Is Your ERA Important as a Pitcher?

If anyone has watched at least one baseball game, you would have seen the abbreviation of "ERA." This abbreviation is seen when statistics of pitchers are being presented. It can be confusing for those who are not avid watchers of the sport to know exactly what that means and if a higher ERA statistic is good or if a lower ERA is good. In this blog, I will tell you exactly what this number means and why it is so important for pitchers to keep it on the lower side. 

What Is ERA?

First, it is good to know that ERA stands for "Earned Run Average." This means how many runs a pitcher is giving up during a game. The term was created by Harry Chadwick, who is also known as the "Father of Baseball." An earned run is any run scored by the opposing team that comes completely as a direct result from the pitcher; it does not consider when there are fielding errors. If there is an error in fielding, that would be called an unearned run and not go against the pitcher’s ERA. The ERA is based on how many runs they allowed throughout a nine-inning game. This gives them a good enough estimate to figure out a ballpark estimate of how that pitcher did for an entire season.

How ERA Is Calculated?

The way ERA is calculated is fairly simple. The formula is the total number of runs allowed divided by the total number of innings pitched multiplied by nine. This gives the average amount of runs that were given up per inning. ERAs are written to two decimal places and can be averaged for a pitcher throughout one season or throughout their entire career. 

Something To Consider

One extra piece of this calculation that some may not think of is if an inning ends for a pitcher with runners on base, this can still go against a pitcher’s ERA. Even though the runner did not score a physical run while the pitcher was still on the mound, the pitcher still allowed them to get on base while pitching to them. When a pitcher exits in the middle of an inning and the base runner scores while the new pitcher is on the mound, this will not go against their ERA because they were not the ones who pitched to that specific base runner. 

High Or Low ERA?

Since a pitcher’s main goal is to prevent the other team from scoring as many runs as possible, the lower the ERA, the better. Having a lower ERA means that they have allowed the opposing team to score fewer runs. The average ERA for a pitcher to have is around 4.00, and anything below it is considered good. Once you start getting lower than 3.00, the ERA is considered great. Anything below a 2.00 is considered extremely rare, and exceptional pitching has been done by this player.

On the other end, if a pitcher’s ERA is above a 5.00, this is considered awful, and they normally only pitch during blow-out games where their team knows there is no chance left for them to win, or they are sent back down into the minor leagues until they can get their ERA stats back down. One important fact to point out is it is next to impossible to have a zero ERA. Players can have a zero ERA listed; however, they are usually called undefined or infinite ERA’s. 

The only way you could see a player have a zero ERA listed is because the earned run results for ERA scores can be slightly higher than people initially think. This is because earned runs make up over 90% of the runs in baseball and unearned runs are extremely rare. This is why even if a pitcher can start out at zero at the beginning of the season, it will never end up staying this way after a couple of games.

_Dataset excerpts_
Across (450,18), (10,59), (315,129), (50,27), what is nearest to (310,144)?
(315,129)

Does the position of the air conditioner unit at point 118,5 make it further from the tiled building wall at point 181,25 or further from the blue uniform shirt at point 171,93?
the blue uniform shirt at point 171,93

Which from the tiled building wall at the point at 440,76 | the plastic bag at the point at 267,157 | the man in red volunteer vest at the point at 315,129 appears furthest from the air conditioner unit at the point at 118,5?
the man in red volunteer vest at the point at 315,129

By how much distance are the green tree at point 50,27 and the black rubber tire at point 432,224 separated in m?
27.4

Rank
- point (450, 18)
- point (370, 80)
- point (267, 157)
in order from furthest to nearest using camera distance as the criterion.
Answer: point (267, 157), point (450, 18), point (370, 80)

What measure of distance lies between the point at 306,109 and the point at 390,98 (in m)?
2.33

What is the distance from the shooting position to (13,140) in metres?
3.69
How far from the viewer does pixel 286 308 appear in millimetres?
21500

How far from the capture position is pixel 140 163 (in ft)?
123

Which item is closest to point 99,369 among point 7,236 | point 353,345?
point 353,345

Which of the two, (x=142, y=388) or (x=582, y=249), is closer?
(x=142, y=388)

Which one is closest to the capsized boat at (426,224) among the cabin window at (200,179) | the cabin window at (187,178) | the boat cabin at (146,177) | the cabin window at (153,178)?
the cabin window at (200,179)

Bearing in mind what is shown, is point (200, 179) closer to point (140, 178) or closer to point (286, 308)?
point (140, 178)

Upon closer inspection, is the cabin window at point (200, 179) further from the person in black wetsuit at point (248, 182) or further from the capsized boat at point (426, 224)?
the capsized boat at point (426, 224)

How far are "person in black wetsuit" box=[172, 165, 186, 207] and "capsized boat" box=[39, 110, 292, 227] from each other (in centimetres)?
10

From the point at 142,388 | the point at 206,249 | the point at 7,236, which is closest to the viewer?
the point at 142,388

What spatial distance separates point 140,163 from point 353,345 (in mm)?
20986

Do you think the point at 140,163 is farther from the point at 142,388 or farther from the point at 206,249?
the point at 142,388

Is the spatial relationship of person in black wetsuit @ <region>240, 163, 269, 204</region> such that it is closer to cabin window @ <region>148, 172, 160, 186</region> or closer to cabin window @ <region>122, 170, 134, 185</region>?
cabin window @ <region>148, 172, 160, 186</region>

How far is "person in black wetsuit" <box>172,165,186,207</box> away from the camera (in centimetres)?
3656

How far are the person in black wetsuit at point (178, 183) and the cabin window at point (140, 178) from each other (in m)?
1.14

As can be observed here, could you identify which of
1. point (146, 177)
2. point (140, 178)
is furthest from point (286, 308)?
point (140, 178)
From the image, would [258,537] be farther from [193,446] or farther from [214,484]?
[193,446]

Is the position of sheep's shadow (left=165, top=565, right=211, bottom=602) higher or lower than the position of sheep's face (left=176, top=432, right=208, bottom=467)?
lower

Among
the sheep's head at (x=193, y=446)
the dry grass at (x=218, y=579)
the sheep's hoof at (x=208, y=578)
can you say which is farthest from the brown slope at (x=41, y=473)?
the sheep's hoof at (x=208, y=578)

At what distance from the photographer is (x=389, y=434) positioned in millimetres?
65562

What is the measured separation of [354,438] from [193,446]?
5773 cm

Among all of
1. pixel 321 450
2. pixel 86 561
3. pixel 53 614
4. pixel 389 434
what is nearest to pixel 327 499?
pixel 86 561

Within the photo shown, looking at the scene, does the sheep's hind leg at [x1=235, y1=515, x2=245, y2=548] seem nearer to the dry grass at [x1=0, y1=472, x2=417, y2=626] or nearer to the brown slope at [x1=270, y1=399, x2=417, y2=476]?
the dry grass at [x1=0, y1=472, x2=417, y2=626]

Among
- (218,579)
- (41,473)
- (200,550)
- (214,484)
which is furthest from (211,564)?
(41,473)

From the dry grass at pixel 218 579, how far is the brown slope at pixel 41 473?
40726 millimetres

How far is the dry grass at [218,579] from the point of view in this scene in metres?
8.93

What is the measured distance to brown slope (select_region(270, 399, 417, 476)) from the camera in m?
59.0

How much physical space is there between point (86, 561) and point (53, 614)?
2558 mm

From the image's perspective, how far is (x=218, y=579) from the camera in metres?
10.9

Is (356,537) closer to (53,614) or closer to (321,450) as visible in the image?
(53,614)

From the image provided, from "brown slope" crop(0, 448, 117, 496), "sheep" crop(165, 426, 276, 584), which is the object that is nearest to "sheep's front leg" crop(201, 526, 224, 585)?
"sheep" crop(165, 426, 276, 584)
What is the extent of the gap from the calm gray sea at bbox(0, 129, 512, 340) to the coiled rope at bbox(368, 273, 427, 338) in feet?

_Parts of the exercise_
1 – Pick out every line of the entries that contains the word "shirt", treating uppercase and lowercase as different.
2 – Extend the article on pitchers' ERA, starting after its last sentence.
The entries are unrelated to the article on pitchers' ERA.

_Results of the tasks_
1 –
Does the position of the air conditioner unit at point 118,5 make it further from the tiled building wall at point 181,25 or further from the blue uniform shirt at point 171,93?
the blue uniform shirt at point 171,93

2 –
Is There A Difference Between Starters And Closers?

Sometimes, a closing pitcher's stats can seem very off from what a starting pitcher's stats look like. This is because a starting pitcher can be in the game for five to six innings, and they’ve paced themselves with their pitches. A closing pitcher usually only has one inning each game to pitch, so they are throwing much harder pitches and not pacing themselves. Even though the number of innings pitched in a week might be the same, their ERA’s can be very different because when a closer is pitching harder, they could give up many runs in a small amount of time causing their ERA’s to be much higher than a starting pitcher's ERA.

The opposite could also apply here. Since they have one inning to come out here and give it their all, it is very possible they give up little to no runs because their arm is completely rested. Compared to the pitcher who was out there for more than half of the game, the closer does not feel tired out causing their pitches to be at their peak and harder for a batter to hit. 

Flaws Within The ERA System

An ERA is the ideal evaluation for pitchers because it gives the basic idea of how well a pitcher does and how many runs he lets in on average. With everything pro, however, there are always some cons. Pitchers that do not have as strong of a defense behind them and only an average one will have a higher ERA than a pitcher who has a very strong defense behind him. This puts the pitcher with an average defense at a disadvantage because even though he is a great pitcher, the rest of his team would not be helping him out, causing his ERA to suffer.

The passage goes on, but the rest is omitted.